Personal Anonymity and Group Confidentiality: We must respect the privacy and confidentiality of every SLAA member's name and stories. What we hear or see in our meetings must remain within our walls. Anonymity is the spiritual foundation of SLAA's 12 step program of recovery, as set out in the Twelfth Tradition. We are sharing extremely personal matters in our meetings; we need always to know that what we confide to other members of the group will not be spread to outsiders.

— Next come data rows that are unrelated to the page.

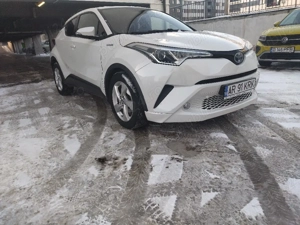 Toyota C-HR Hibrid 2019  - imagine 4
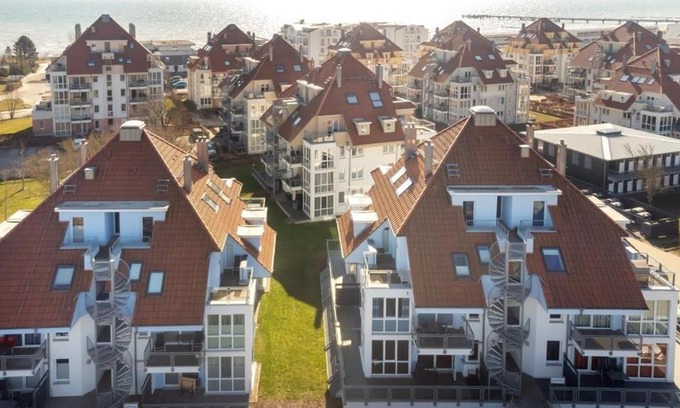 Grossenbrode Apartment | Strandpark-Grossenbrode-Haus-Meerblick-Wohnung-6-Christina
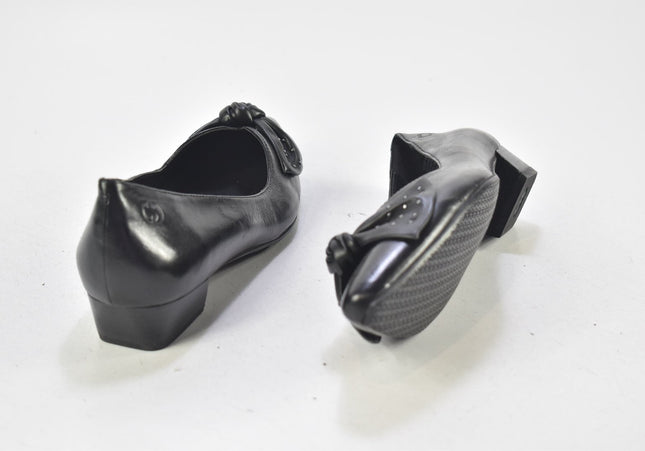 Gerry Weber Damen Pumps High Heels UK 6 Nr. 24-A 4257-Schuh-Gebraucht-secondhand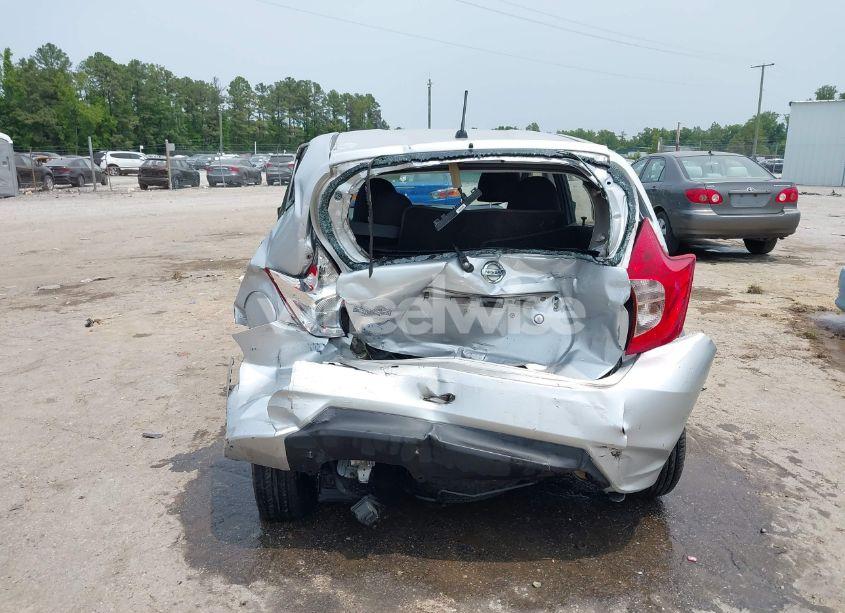 Photo 16 of 2018 Nissan Versa NOTE S (VIN 3N1CE2CP6JL356270)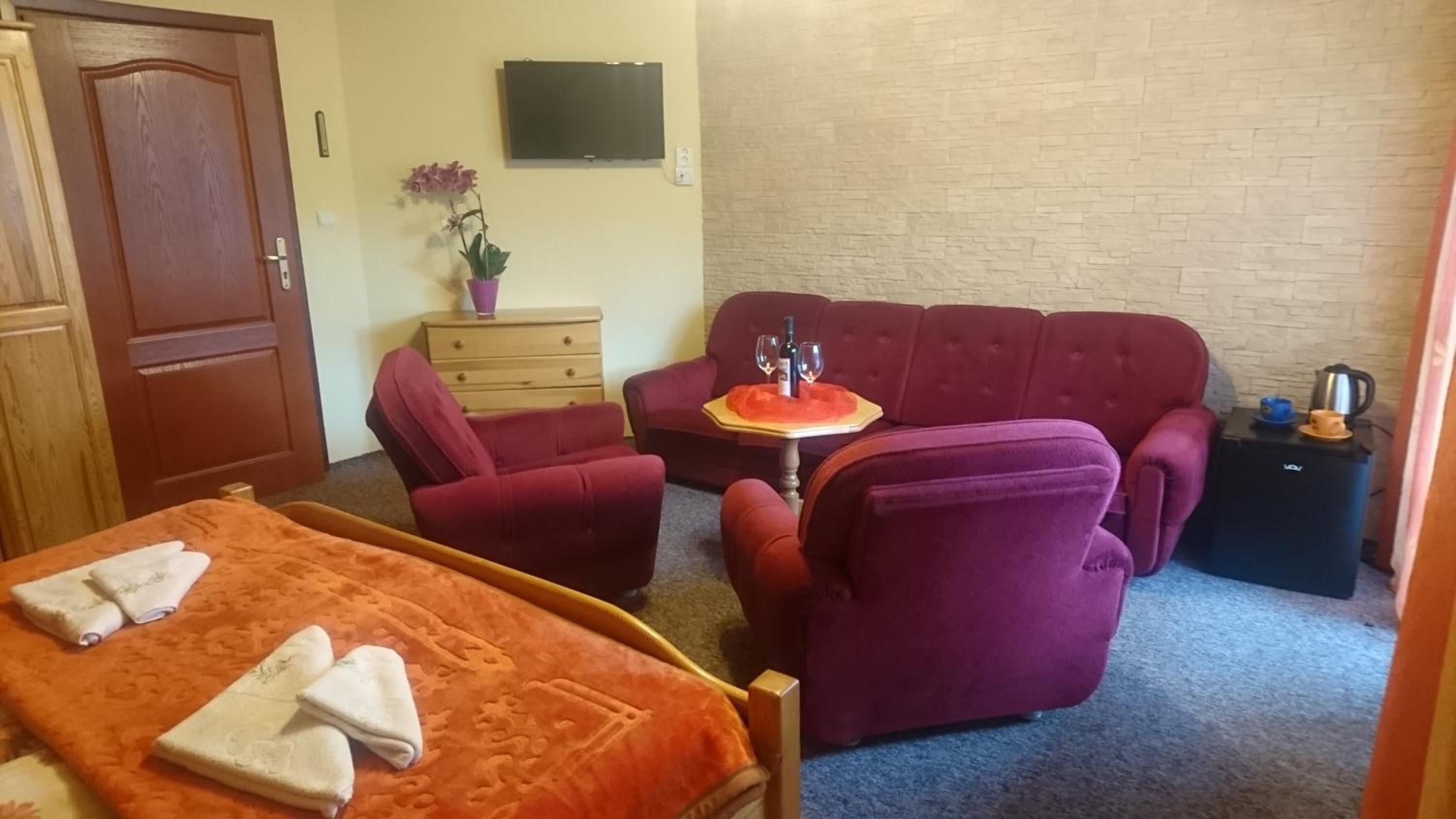 Suite with Balcony photo 2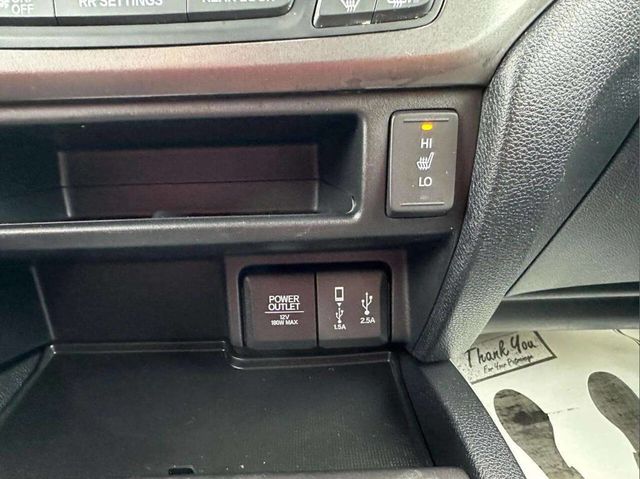 2018 Honda Pilot EX-L AWD - 22942564 - 25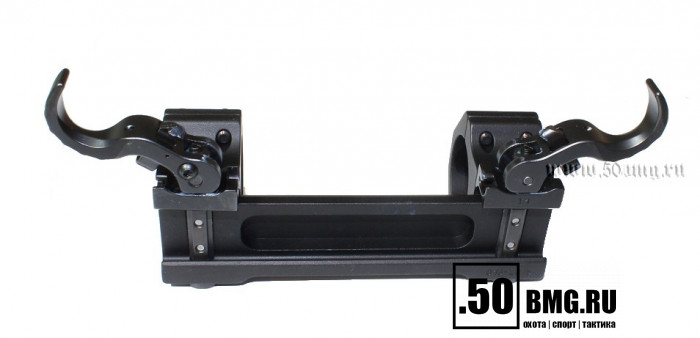 Кронштейн ERA-TAC, кольца 30 мм на Weaver, Picatinny (20 M.O.A.)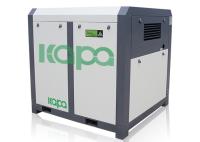 O tipo giratório 15KW 20Hp lubrifica o compressor de ar livre do parafuso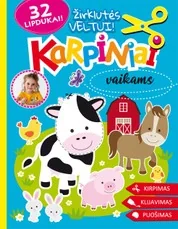 Karpiniai vaikams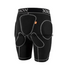 xion protectie short freeride Zwart, Grijs - afb. 1
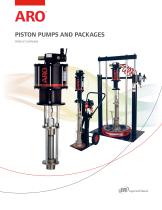 ARO Piston Pump Overview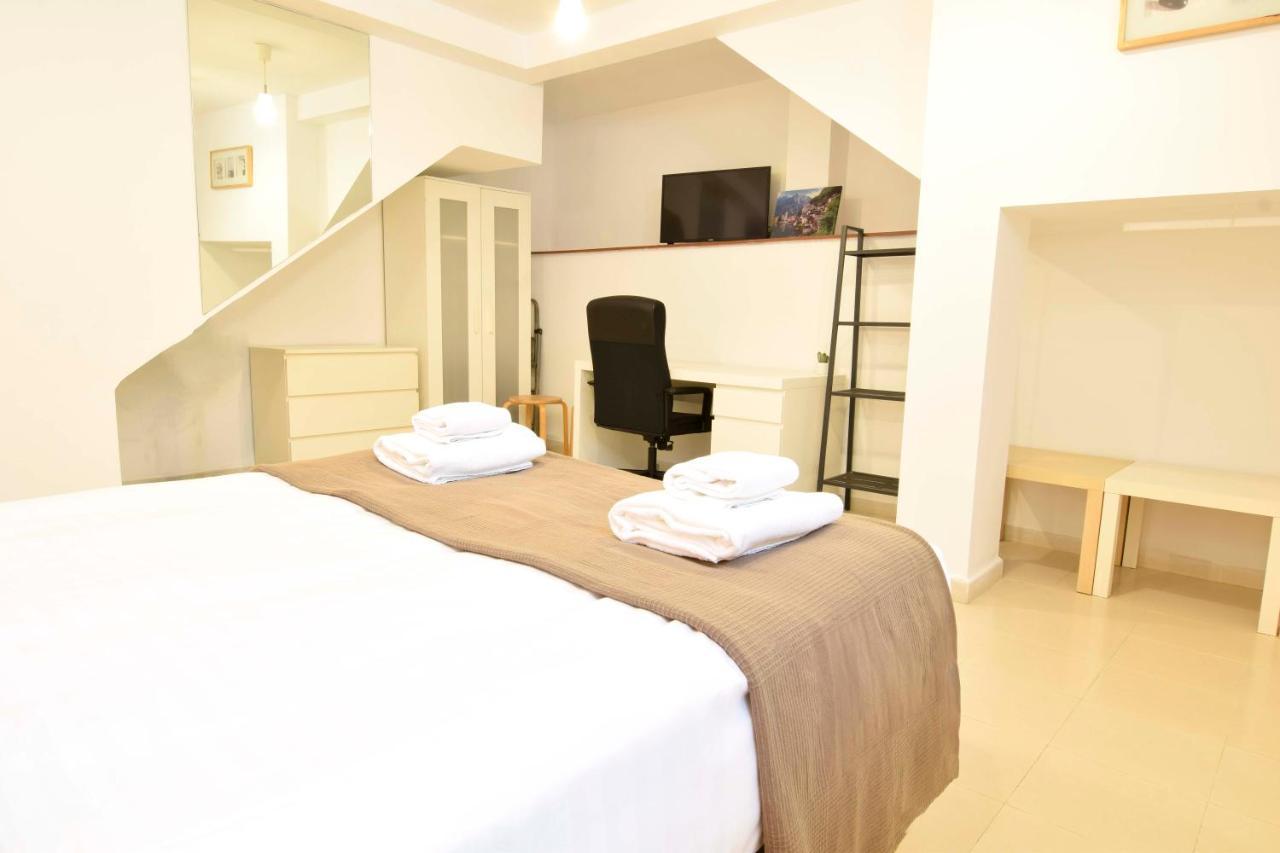 Letmalaga Economy Jábega Apartman Kültér fotó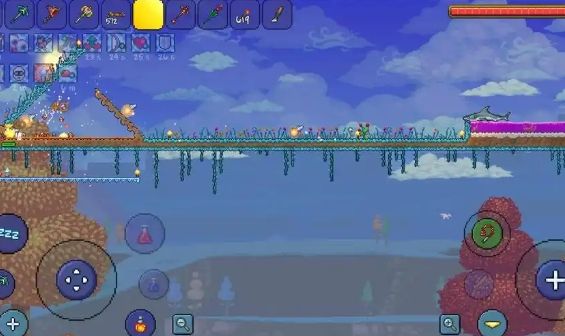 泰拉瑞亚腐巢意志有什么技能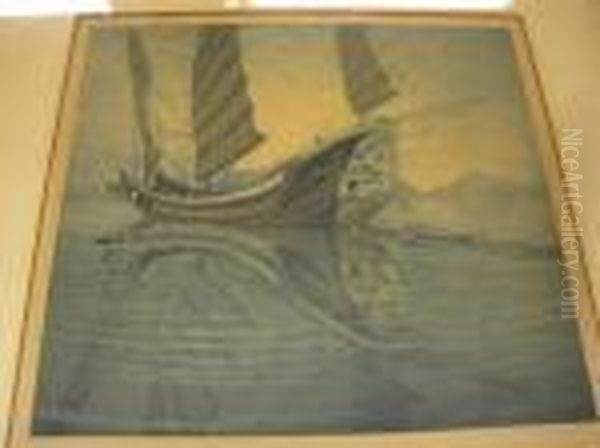 Where The Junk Sails Lift - view 1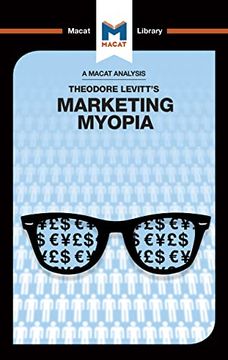 portada An Analysis of Theodore Levitt's Marketing Myopia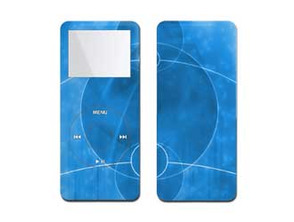 Skin Helios IPOD Nano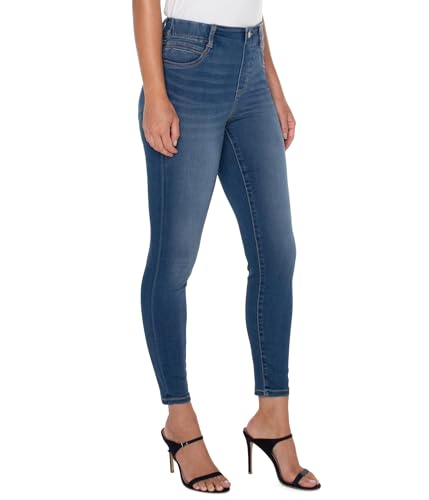 THE GIA GLIDER® FOREVER FIT ANKLE SKINNY3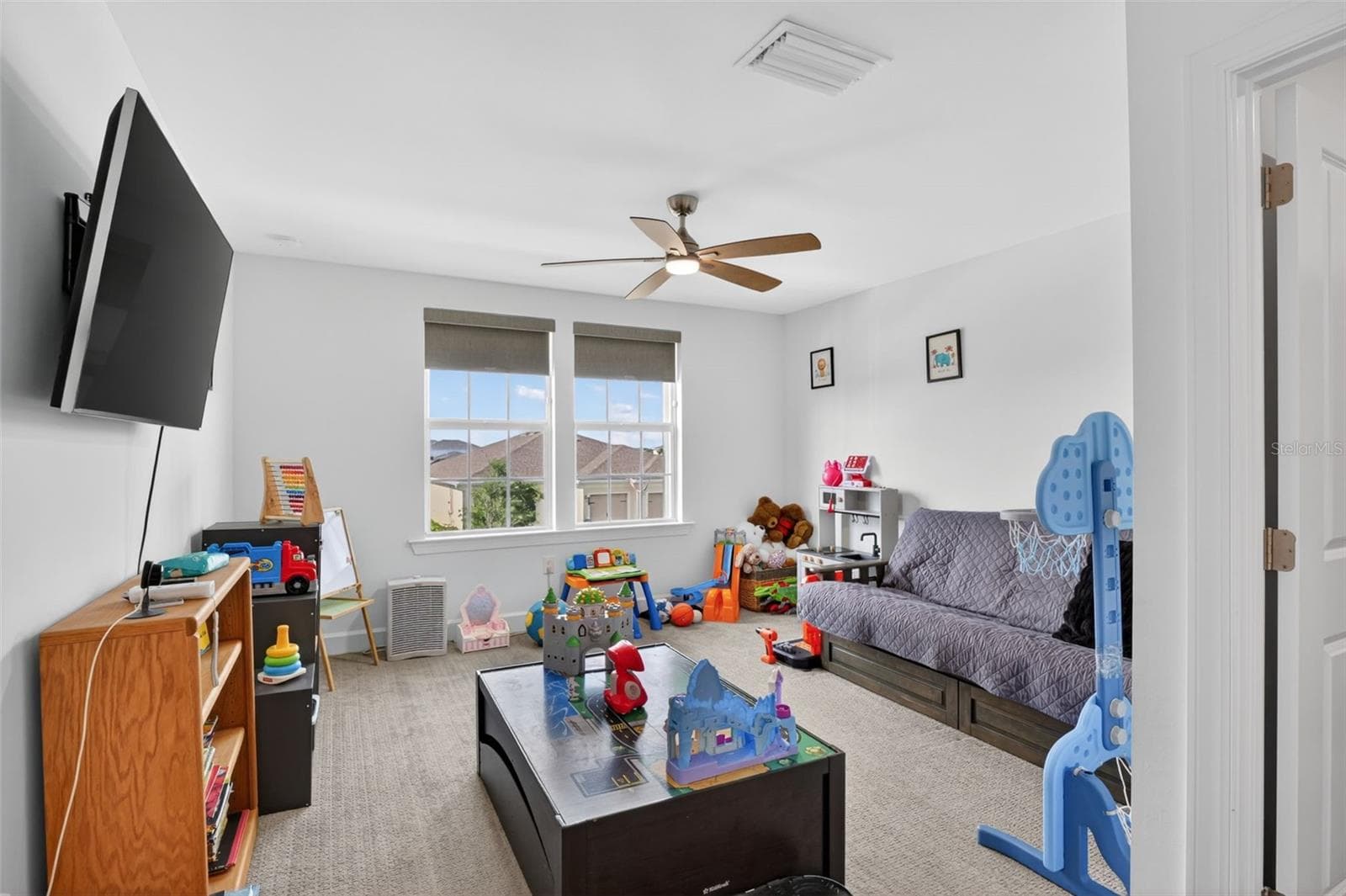 kids play room (bedroom 5) - 42581 ATLAS DR, PUNTA GORDA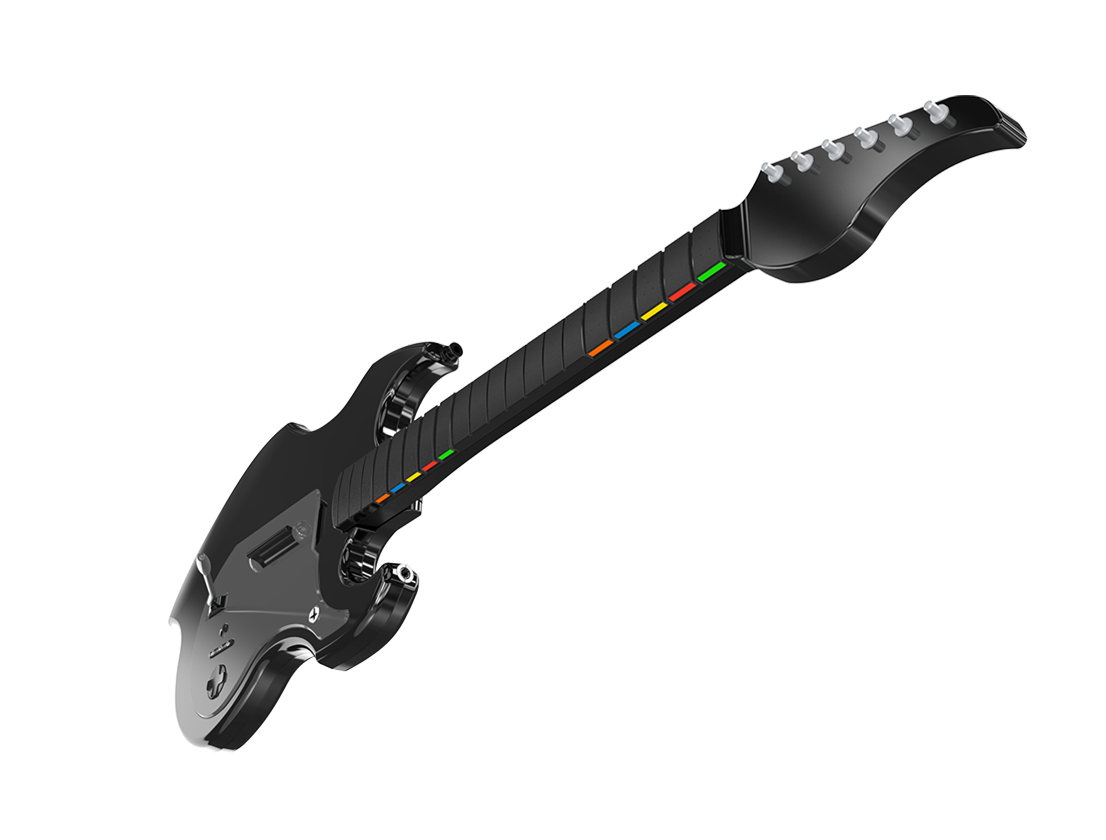 PDP Riffmaster Wireless Guitar Controller Refurbished - Image 3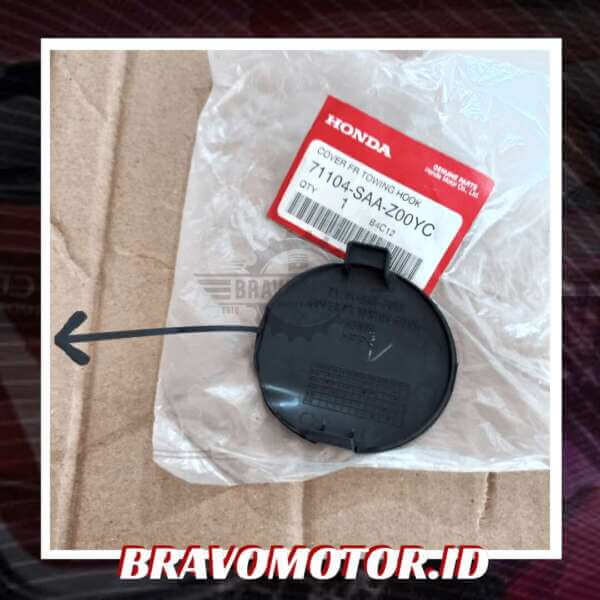 Original 71104-SAA-Z00YC Cover towing-2
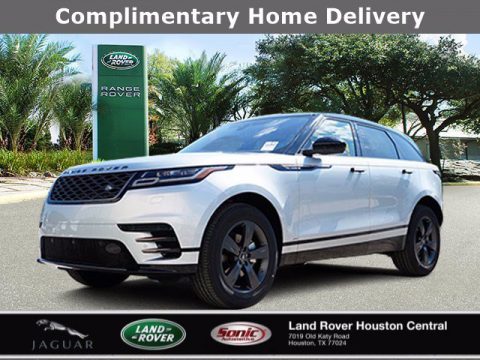 Indus Silver Metallic Land Rover Range Rover Velar R-Dynamic S.  Click to enlarge.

Gossiping: In our discussions outside of meetings, we need to avoid gossip and criticism of one another. It is often easier for us to see the defects of others than to recognize our own, particularly when we dislike the person in question or hold resentments against that person. The wisest course in such a case is to keep our own counsel -- or share our concerns only with our sponsor. Complaining about others to members of the group takes us out of our own recovery and may involve violations of anonymity. And it is, quite simply, impolite. We need always to treat each other with courtesy and respect. The steps require us to take our own moral inventory, not the inventory of others.

Chips: We are on the chip system. The white desire chip, also known as the one-day chip, is a token symbolizing a member's desire to quit living out a pattern of sex and love addiction. Acceptance of the one-day chip signifies our commitment to a day's sobriety, and carrying the chip is a concrete reminder of that commitment. For those of us who have suffered relapse, taking a one-day chip may represent our renewed commitment to recovery. We also awards chips for other periods of time; one week, one month, two months, three months, six months, nine months, 1 year and multiple years.

Three Second Rule: One of the things we know about our disease is that acting out begins with mental obsession. Where our minds go, our bodies will follow. For this reason, it becomes important to keep our minds on a fairly short leash, insofar as sexual matters are concerned. The Three Second Rule is one of the major devices we use to achieve this goal. When we see someone who is attractive we allow ourselves three seconds to look at him or her and then we turn away, allowing the memory to slip away from us. We do not take that second glance, the look over our shoulder after we have driven past the attractive person on the street; we do not hold on to a detailed image of that person in our mind. This is a seemingly small matter, but many of us have found that if we can follow small rules like this one, God takes care of the larger issues in our recovery.